SELECTED PASSAGE
:::

Multi-layered apron may cut MRSA risk

Published: 6-Sep-2005


An apron with layers that can be "peeled away like an onion" could be a simple way of cutting hospital infections according to Kuldeep Bangal, a London trauma surgeon who has designed the item.

Currently staff have to change single-layered aprons in between seeing patients, which can be time-consuming. Bangal believes that her version will prove much easier to use. She proposes that it should have 10 layers, including the base, so that it will not be too thick for people to move around in, and added "there would be one neck and one back tie, and a layered front bib attached by tabs." It is based on the same principle as putting alcohol gels at the end of patients' beds in order to reduce the need for staff to walk to and from a basin in between each patient. Bangal, who has patented her idea and prepared a prototype, did express some concerns: "staff compliance can be a real problem. It's not that staff aren't concerned about hospital infection, but it can take 40 seconds to take an apron off and put another one on. For someone like a phlebotomist or a nurse moving from patient to patient in an intensive care unit, that can take around five minutes for every 10 patients. "While hospitals do have apron-dispensers, these can be positioned away from patients or empty, and staff may not have time to seek out new supplies. The success of putting alcohol gels at the end of beds shows that if something is easier to do more people will do it and that infection rates will consequently fall." The apron is one of the entries in this year's Medical Futures Innovations Awards.

:::

SOURCE MATERIAL

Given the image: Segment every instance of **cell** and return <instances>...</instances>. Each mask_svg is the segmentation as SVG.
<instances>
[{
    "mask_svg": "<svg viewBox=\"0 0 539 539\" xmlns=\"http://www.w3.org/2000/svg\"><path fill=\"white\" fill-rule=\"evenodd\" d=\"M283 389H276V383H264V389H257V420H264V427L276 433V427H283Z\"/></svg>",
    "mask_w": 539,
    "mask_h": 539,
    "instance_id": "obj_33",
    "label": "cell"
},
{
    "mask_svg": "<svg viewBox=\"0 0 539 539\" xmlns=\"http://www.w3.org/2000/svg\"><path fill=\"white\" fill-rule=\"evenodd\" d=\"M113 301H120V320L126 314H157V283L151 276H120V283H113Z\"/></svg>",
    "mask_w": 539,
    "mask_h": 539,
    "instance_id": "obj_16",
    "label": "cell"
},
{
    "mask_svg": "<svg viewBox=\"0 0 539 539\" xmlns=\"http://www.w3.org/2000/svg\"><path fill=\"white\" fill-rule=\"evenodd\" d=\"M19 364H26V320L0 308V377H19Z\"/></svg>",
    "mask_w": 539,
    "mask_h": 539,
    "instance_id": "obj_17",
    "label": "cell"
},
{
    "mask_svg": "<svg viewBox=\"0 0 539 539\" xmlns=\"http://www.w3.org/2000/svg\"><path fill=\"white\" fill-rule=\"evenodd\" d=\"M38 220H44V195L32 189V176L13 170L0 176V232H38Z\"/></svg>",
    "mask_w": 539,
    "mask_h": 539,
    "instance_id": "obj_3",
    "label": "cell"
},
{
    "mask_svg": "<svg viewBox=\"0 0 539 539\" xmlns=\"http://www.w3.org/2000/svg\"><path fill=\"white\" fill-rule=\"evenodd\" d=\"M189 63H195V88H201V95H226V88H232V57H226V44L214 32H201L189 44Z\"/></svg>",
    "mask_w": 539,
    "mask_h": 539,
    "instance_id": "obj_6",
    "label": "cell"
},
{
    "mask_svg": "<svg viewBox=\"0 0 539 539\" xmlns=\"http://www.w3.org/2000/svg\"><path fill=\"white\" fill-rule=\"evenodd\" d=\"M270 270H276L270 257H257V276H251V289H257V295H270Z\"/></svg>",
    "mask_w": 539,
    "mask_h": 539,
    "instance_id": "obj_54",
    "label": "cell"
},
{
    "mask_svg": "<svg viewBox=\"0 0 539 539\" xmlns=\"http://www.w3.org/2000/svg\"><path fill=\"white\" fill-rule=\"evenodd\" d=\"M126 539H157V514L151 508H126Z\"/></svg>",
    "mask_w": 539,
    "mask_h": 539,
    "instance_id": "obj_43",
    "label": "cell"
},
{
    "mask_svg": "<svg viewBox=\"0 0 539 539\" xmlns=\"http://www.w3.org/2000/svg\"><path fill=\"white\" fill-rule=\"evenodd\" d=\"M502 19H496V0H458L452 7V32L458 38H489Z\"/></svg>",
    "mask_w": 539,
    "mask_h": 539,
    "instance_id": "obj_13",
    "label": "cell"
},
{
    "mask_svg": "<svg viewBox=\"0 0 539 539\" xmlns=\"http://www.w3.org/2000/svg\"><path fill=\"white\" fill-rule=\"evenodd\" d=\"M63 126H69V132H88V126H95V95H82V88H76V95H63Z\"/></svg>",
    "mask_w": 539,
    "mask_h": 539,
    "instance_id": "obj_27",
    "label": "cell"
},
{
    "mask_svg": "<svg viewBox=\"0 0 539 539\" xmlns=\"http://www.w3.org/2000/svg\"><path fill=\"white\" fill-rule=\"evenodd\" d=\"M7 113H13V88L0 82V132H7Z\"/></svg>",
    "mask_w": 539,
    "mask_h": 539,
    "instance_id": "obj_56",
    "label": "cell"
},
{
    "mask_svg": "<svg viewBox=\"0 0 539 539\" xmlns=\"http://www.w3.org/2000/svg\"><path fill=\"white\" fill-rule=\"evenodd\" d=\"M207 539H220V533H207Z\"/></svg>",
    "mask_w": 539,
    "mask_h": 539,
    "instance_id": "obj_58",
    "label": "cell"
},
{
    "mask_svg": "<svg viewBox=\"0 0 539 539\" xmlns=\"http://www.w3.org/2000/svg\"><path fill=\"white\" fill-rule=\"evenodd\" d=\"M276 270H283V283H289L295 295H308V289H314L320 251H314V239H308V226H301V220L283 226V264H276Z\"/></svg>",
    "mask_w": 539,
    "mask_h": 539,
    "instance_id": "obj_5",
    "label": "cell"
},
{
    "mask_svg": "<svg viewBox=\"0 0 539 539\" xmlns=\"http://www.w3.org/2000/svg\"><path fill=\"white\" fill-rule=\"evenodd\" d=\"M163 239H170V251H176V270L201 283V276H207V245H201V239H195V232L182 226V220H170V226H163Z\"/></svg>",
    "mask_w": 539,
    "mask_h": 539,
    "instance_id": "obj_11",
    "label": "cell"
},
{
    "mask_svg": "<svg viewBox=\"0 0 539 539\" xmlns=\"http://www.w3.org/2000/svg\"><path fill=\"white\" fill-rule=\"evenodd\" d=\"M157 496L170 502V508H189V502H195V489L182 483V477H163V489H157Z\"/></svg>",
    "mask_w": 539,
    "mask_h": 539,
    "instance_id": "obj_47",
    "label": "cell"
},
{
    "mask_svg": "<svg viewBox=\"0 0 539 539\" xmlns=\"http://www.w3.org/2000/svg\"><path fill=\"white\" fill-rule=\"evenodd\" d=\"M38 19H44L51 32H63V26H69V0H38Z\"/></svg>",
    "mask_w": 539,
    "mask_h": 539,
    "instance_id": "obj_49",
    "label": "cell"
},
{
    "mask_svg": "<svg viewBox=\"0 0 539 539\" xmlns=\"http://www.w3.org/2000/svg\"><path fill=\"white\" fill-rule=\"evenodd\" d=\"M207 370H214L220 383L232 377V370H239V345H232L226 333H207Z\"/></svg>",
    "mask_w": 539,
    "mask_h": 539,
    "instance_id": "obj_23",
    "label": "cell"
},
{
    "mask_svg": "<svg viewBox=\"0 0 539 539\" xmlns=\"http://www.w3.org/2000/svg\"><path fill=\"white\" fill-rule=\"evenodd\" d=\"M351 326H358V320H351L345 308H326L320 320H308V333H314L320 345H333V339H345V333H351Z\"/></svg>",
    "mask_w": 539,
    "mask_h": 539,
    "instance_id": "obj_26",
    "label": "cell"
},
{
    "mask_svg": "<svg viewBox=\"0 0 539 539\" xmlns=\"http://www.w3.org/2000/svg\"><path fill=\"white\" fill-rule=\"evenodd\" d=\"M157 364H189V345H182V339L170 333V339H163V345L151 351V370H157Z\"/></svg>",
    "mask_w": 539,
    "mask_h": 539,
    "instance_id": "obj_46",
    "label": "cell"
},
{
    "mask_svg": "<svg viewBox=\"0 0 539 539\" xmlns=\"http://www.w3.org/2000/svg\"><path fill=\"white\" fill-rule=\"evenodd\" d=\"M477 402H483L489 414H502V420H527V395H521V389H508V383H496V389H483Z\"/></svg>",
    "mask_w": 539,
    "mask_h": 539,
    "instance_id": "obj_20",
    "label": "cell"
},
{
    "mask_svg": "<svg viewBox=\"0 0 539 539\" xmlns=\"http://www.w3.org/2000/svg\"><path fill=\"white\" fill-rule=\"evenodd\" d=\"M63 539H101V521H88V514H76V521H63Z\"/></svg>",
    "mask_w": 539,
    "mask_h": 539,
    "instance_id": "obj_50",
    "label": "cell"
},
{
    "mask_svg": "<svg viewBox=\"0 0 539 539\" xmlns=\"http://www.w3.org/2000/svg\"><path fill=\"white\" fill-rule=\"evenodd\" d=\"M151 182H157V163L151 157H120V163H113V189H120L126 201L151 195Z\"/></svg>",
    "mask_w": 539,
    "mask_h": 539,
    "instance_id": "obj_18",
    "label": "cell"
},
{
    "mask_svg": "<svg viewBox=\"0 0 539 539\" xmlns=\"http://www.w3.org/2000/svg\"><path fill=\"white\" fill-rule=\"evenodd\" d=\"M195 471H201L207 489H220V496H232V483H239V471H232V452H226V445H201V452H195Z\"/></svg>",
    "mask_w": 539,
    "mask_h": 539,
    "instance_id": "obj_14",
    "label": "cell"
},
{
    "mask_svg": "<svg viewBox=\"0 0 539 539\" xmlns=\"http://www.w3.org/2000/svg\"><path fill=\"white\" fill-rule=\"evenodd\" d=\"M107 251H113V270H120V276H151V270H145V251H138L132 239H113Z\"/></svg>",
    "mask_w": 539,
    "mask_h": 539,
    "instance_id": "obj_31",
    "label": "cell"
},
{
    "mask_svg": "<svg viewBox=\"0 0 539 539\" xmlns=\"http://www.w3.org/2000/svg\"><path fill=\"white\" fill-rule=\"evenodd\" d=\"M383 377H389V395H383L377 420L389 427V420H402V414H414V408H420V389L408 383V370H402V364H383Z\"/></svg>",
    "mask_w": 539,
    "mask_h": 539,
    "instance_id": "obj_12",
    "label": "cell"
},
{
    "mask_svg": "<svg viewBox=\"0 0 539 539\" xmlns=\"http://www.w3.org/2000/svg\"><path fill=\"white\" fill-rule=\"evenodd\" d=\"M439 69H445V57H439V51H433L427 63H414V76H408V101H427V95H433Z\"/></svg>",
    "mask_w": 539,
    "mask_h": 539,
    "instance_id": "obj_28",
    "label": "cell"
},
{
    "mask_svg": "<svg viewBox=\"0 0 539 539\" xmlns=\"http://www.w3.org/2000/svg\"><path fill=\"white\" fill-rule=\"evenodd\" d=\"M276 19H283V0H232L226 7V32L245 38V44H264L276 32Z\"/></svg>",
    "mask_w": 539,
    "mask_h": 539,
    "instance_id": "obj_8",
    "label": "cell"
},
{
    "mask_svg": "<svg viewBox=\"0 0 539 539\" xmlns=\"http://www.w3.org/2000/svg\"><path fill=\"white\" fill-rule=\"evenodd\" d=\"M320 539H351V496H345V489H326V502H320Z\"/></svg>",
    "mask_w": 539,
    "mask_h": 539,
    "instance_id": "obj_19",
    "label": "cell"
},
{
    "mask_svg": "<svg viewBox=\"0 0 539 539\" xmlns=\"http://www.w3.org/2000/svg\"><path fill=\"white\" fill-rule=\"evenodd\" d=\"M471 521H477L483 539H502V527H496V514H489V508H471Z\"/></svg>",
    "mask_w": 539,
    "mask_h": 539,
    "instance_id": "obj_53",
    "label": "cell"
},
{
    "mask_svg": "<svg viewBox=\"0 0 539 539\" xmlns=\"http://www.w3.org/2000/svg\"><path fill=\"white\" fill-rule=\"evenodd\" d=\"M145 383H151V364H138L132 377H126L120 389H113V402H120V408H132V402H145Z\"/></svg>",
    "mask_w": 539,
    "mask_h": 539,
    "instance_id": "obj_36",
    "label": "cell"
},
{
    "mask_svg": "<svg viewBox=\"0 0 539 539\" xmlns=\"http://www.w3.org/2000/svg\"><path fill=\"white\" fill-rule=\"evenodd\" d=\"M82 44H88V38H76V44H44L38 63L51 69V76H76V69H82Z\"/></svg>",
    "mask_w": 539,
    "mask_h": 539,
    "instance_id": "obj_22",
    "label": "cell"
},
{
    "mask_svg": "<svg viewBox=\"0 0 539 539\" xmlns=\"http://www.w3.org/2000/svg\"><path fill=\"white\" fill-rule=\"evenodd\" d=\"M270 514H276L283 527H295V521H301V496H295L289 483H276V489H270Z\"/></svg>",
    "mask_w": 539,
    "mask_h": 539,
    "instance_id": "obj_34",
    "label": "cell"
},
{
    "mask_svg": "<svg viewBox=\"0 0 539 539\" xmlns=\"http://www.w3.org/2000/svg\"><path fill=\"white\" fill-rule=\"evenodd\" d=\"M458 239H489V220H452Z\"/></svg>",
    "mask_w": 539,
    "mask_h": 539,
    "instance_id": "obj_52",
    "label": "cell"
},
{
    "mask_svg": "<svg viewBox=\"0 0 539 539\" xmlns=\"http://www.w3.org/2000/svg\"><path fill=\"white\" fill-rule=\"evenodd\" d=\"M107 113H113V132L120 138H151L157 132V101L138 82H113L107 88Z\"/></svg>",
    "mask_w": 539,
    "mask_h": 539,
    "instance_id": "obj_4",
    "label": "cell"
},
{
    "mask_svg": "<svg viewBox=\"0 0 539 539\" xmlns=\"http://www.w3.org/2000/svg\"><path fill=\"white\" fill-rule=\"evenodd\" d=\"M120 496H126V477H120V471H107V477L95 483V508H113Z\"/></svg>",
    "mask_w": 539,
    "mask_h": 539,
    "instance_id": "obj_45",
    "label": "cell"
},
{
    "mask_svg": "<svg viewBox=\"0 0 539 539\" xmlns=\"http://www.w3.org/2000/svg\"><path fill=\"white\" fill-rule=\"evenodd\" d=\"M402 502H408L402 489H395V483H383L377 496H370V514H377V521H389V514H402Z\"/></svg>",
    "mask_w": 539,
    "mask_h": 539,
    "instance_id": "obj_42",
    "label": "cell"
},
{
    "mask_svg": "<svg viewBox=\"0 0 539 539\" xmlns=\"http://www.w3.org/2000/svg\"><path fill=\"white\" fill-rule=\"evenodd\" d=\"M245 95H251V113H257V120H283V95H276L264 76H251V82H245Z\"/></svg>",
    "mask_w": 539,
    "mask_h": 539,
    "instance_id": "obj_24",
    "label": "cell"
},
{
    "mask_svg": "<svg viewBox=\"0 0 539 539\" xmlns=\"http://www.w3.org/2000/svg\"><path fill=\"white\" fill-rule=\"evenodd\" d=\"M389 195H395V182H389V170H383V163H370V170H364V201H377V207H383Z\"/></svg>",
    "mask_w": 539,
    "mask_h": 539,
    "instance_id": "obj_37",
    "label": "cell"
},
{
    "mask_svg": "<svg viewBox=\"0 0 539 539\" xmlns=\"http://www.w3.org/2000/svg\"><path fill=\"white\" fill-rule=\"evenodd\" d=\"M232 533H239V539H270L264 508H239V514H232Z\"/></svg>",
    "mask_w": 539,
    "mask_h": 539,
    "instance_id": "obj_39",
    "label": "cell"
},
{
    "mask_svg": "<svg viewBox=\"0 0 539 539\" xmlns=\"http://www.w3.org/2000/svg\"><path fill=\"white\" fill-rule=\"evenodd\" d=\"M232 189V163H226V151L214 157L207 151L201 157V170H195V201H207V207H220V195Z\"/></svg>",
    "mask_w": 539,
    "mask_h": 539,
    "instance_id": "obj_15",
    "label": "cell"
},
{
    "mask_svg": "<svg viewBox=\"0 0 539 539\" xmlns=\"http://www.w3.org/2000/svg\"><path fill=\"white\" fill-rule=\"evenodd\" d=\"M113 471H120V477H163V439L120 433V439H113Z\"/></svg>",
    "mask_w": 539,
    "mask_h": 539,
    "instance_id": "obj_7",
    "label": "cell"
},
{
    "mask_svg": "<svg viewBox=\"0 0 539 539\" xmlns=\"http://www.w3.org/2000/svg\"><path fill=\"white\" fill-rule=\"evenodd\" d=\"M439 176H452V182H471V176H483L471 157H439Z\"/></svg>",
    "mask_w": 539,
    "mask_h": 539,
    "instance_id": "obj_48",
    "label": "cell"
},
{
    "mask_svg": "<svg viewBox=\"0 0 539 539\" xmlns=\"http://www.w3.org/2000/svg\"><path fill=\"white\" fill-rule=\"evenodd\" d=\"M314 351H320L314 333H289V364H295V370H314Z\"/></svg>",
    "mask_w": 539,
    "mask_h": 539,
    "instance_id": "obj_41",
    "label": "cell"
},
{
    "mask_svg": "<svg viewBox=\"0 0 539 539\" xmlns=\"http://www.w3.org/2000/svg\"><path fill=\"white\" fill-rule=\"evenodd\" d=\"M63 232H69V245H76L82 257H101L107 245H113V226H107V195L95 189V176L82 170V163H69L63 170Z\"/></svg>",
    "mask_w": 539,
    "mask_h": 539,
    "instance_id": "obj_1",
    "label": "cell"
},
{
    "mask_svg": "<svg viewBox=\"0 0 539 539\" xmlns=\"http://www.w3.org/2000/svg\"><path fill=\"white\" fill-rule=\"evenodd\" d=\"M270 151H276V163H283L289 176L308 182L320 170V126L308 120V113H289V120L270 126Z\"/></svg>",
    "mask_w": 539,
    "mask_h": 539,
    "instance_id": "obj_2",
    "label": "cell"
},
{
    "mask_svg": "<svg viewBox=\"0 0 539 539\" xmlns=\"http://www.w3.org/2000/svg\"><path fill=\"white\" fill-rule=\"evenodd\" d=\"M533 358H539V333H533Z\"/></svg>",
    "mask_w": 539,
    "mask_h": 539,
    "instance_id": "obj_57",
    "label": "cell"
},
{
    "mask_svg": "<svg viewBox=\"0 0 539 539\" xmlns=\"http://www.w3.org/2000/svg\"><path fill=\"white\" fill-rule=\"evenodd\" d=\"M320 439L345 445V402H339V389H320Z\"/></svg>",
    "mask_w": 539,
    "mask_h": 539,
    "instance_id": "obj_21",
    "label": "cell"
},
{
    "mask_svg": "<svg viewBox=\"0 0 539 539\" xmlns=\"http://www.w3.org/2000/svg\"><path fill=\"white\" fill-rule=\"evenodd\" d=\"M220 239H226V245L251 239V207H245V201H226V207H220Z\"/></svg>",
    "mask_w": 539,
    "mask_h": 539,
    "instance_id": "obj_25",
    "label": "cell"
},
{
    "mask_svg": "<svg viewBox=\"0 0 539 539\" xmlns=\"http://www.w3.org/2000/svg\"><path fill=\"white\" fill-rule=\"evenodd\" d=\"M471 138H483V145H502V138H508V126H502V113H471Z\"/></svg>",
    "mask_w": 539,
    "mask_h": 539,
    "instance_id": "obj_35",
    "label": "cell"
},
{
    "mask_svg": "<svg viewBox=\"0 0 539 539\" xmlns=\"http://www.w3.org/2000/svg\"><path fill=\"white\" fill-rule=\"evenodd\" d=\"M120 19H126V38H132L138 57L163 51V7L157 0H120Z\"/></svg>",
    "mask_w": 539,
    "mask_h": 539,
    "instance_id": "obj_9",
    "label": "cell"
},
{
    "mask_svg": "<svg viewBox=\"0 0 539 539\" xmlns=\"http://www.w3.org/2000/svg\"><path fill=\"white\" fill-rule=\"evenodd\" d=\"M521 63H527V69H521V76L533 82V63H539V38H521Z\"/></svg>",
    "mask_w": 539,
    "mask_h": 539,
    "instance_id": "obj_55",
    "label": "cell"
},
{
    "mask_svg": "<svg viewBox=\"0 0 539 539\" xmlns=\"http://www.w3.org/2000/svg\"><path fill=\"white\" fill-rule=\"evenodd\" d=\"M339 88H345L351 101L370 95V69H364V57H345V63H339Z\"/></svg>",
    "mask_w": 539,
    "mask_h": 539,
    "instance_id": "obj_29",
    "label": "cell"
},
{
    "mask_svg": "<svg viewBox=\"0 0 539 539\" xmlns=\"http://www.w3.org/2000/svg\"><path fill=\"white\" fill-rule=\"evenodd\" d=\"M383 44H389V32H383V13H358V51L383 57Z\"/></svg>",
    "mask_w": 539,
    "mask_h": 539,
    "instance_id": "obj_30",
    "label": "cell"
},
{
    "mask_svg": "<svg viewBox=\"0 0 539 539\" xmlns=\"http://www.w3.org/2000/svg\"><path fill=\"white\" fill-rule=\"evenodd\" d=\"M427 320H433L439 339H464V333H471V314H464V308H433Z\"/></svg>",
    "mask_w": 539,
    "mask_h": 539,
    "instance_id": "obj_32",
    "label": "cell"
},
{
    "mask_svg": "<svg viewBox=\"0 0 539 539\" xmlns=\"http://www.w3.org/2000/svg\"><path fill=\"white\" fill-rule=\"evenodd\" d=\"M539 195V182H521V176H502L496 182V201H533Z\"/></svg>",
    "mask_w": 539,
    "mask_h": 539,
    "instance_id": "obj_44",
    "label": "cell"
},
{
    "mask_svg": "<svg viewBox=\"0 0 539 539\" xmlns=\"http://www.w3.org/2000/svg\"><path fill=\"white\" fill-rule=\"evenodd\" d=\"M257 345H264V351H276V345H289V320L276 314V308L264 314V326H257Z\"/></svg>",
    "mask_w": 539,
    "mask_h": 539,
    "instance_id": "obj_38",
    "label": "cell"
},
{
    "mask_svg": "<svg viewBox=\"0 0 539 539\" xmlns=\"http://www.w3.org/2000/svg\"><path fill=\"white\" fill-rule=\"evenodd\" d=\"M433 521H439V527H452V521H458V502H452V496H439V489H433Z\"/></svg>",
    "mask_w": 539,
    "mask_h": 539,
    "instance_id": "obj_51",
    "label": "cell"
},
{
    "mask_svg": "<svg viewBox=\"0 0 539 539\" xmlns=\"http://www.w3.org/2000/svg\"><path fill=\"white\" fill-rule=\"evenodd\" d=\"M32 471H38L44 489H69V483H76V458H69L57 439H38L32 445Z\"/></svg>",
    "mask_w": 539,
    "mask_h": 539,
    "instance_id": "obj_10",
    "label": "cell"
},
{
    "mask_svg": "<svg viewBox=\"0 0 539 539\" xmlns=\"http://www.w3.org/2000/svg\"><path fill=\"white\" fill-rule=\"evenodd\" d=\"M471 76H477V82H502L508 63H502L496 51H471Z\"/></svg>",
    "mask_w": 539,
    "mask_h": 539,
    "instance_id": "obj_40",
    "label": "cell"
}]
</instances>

:::

TASK REQUIREMENTS
Transcribe the part of the apron article starting at the words "Published: 6-Sep-2005" and stopping after the words "designed the item.". The material above is unrelated to the apron article.

SOLUTION TO THIS EXERCISE
Published: 6-Sep-2005


An apron with layers that can be "peeled away like an onion" could be a simple way of cutting hospital infections according to Kuldeep Bangal, a London trauma surgeon who has designed the item.